Insomma sensazioni contrastanti per la norvegese: «È molto bello avere ora una vittoria in Coppa del Mondo, ma dall’altra parte è triste il modo in cui è arrivata. Vorrei non fosse andata così, ma sono comunque contenta che l’argomento sia stato preso sul serio e chi ha barato abbia ricevuto la punizione meritata».
Il 4 aprile del 2018, nel giorno del suo ventisettesimo compleanno, Martine Ek Hagen, si è ritirata, nonostante l’ancor giovane età, perché non sentiva di avere le motivazioni per seguire il programma stilato in vista dei giochi di Pechino 2022. Peccato per un’atleta che da giovane sembrava veramente molto promettente, avendo vinto un argento individuale nella 10km dei Mondiali Juniores di Otepää nel 2011, alle spalle di Heidi Weng, e l’oro in staffetta con Haga, Weng e Kari Oeyre Slind. Da Under 23 aveva anche vinto un oro nello skiathlon e un argento nella 10 km in classico ai Mondiali Under 23 di Erzurum e due ori, skiathlon e 10km in classico, in quelli del 2014 in Val di Fiemme.
Ma se quel giorno avesse vinto in pista, sarebbero cambiate le cose? «È difficile da dire. Non sono Marit Bjørgen, ma probabilmente quel successo avrebbe avuto un peso sulle mie opportunità, sul mio impegno e sulla situazione finanziaria. C’è abbastanza differenza tra essere prima o seconda».
Anche se Hagen è serena circa la sua decisione di aver smesso, vive in maniera molto particolare questo successo arrivato tanto in ritardo: «Fa ragionare sulle conseguenze che ha il doping anche sugli altri partecipanti.

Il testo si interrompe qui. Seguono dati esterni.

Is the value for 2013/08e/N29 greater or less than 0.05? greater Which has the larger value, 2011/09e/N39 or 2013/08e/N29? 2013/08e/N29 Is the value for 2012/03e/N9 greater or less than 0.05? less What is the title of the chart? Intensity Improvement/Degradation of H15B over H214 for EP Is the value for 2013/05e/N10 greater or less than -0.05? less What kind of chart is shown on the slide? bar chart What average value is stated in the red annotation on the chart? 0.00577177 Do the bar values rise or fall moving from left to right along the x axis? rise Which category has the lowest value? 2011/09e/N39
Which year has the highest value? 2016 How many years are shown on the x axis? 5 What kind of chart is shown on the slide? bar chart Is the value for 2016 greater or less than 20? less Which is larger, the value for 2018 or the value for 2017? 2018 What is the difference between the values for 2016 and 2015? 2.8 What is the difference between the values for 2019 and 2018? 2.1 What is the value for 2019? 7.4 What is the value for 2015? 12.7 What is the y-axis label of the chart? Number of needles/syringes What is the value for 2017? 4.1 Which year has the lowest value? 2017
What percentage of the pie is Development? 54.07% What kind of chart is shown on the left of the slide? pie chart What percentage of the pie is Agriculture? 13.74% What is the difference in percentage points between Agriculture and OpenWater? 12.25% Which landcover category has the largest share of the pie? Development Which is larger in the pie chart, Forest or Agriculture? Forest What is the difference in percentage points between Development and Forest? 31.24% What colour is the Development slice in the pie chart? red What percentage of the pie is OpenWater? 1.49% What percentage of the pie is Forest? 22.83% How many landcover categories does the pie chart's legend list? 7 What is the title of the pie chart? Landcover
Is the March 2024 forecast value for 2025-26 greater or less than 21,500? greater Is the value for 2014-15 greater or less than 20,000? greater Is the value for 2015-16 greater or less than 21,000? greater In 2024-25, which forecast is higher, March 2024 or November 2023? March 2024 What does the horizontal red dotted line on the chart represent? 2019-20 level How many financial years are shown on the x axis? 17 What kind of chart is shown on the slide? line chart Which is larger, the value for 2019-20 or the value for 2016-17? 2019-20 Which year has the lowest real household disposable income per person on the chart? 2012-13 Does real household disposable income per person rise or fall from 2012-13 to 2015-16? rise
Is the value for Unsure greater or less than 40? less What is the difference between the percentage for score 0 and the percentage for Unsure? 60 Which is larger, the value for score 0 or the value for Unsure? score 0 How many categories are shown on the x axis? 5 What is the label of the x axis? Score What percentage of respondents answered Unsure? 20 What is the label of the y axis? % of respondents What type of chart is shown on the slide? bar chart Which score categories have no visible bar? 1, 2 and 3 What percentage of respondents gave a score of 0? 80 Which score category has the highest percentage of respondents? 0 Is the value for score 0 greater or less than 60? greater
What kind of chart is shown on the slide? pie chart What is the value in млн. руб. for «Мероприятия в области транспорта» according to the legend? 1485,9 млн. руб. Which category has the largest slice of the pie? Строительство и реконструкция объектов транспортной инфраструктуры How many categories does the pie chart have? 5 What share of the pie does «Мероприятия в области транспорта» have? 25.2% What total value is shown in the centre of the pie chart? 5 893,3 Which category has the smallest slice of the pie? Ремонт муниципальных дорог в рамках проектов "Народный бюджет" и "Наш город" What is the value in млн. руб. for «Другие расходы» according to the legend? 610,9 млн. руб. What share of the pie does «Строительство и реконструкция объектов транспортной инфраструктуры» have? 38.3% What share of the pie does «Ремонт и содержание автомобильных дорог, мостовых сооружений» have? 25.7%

Ottenere un successo ora non è lo stesso. Si magari in questo momento è anche bello, ma ti rendi conto di essere stato ingannato e privato di vivere questa possibilità. Dopotutto, non avevo ancora provato l’esperienza di vincere in Coppa del Mondo, quindi è po’ amaro. Ma almeno è bello sapere che il mio nome è ora iscritto per sempre tra i vincitori di una gara di Coppa del Mondo».
È impossibile stabilire se aver ottenuto quel successo in pista avrebbe cambiato la sua carriera. Sarebbe stato però bello aver la possibilità di vederlo sul campo, anziché fare delle ipotesi. Anche questo è uno dei mali del doping, togliere agli altri atleti, coloro che sono onesti, la possibilità di ottenere i risultati meritati sul campo e vivere fino in fondo la propria carriera, senza ritrovarsi un giorno a rimuginare troppo sul passato e su ciò che non è stato.